Monday, July 23, 2012

Théories de la traduction



傳統上, 翻譯僅僅被看做一種技能, 翻譯理論研究作為一門「現代學科」, 不少譯界人士本身至今也還心有存疑,強調翻譯實踐,忽視理論指導的大有人在. 這裡面恐怕也有傳統文化重應用輕理論的影響. 畢竟從小聽慣了 "能不能當飯吃?"這樣的問題.


生活中自己常被看做是個「不切實際」的人, 對翻譯理論有點興趣不算出奇, 但也不是特別投入的那種,畢竟不靠它「搵食」. 呵呵, 凡事心中有個度就對了.:)

有趣的是, 由於歷史原因, 在香港, 翻譯基本就是中英文互譯的代名詞, 說起翻譯,對方一定反射性理解成中英文間的轉換. 大學翻譯系也是這個情況, 中英之外,其他語種的翻譯課程竟然完全空白.
 


因為翻譯語言的對象不同, 研究的依據, 依歸, 推論, 對策都跟著不同, 所以特定的原語和目的語組合, 有其特定的理論模式, 不存在全球各種語言普世適用的通用模式. 今天先看維基百科上法文如何概述.

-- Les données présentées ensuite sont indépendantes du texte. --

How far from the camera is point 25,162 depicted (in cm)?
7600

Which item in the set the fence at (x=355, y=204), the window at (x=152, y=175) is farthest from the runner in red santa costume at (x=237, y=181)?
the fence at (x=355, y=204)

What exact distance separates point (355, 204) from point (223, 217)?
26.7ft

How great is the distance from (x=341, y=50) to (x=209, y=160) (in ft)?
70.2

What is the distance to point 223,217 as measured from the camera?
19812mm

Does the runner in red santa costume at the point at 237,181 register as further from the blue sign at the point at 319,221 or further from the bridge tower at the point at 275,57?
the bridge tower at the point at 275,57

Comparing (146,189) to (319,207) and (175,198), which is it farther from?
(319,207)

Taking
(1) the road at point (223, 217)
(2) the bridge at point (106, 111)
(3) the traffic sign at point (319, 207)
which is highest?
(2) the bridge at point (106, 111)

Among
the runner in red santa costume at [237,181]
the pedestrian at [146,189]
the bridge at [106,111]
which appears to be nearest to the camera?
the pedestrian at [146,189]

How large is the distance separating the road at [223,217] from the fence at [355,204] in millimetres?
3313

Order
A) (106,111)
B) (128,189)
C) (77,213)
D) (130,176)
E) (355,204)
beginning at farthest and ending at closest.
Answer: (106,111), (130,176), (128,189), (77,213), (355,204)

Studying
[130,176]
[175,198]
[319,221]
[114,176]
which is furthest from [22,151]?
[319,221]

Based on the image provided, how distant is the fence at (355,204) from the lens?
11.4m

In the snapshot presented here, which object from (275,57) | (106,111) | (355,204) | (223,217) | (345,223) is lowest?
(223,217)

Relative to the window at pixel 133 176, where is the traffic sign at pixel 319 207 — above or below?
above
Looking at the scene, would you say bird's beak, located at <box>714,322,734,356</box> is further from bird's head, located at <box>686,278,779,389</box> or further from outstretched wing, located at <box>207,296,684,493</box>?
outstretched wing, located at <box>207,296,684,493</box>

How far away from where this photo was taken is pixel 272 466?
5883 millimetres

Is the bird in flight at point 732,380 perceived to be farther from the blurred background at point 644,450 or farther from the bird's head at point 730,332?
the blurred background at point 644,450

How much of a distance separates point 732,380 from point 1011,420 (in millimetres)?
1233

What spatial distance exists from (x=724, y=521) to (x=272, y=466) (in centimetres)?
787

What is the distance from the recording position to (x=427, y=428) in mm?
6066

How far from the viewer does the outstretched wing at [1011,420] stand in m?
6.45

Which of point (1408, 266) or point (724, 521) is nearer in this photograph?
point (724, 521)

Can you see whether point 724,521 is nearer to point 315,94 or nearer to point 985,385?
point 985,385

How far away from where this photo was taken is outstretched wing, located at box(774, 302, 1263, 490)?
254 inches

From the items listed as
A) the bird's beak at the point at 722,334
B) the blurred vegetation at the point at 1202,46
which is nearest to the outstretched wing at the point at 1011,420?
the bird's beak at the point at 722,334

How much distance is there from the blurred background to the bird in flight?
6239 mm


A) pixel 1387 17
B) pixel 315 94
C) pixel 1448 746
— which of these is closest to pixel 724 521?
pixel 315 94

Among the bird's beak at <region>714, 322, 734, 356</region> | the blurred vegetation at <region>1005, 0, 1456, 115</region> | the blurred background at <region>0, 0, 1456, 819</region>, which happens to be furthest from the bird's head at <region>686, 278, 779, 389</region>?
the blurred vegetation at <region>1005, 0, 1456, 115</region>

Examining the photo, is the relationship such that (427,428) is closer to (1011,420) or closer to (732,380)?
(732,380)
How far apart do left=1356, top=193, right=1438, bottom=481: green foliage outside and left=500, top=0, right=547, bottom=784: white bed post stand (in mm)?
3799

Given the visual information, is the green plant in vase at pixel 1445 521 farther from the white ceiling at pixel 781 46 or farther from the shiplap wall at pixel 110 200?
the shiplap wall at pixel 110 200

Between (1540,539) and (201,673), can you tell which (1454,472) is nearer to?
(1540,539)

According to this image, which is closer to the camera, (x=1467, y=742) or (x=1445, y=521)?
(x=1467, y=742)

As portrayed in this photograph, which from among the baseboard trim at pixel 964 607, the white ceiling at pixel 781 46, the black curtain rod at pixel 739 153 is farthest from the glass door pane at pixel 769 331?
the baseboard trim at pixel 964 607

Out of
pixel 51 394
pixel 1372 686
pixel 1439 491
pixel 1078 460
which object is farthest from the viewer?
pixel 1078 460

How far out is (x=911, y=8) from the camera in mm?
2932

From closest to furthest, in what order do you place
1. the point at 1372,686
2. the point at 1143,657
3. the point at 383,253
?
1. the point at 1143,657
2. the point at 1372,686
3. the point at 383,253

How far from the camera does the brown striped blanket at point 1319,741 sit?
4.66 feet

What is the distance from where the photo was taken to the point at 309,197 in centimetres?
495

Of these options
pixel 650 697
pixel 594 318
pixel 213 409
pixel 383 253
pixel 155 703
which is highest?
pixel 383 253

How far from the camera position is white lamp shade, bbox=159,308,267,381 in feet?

En matière de théories contemporaines de la traduction, on constate généralement l'existence de six courants dominants :
1 Approches basées sur la pratique/Approche communicationnelle
Courant interprétatif : théorie du sens de l'E.S.I.T, basée principalement sur la pratique de l’interprétation de conférences. Dans leur ouvrage Interpréter pour traduire, D. Seleskovitch et M. Lederer soutiennent qu'il faut traduire le sens et non pas la langue. Celle-ci n'est qu'un simple transporteur du message. La langue peut être un obstacle à la compréhension. C'est pourquoi il faut toujours éviter de transcoder et procéder à la dé-verbalisation lors de toute opération traduisante. Parmi ces travaux, qui jouent un rôle important au sein des efforts de théorisation jalonnant l'histoire, on retiendra le projet d'un ouvrage général de la langue française d'Estienne Dolet qui aboutira à la publication, en 1540, de La manière de bien traduire d'une langue à une autre.
2 Approches fondées sur des théories littéraires
Ce courant considère que la traduction n'est pas une opération linguistique mais plutôt une opération littéraire (Edmond Cary). En d'autres termes : pour traduire de la poésie, il faut être poète (Ezra Pound, Walter Benjamin, Henri Meschonnic, Antoine Berman).

Le concept d’énergie dans la langue : Les mots sont, en quelque sorte, une cristallisation du vécu historique d'une culture, ce qui leur donne une force et c'est justement cette énergie qu'il faut traduire.

3 Courant sociolinguistique

C'est le moule social qui détermine ce qui est traduisible ou pas, ce qui est acceptable ou pas (sélection, filtration, censure...). Le traducteur est le produit d'une société et l'on traduit selon son propre bagage socioculturels (école de Tel-Aviv : Annie Brisset, Even Zohar, Guideon Toury).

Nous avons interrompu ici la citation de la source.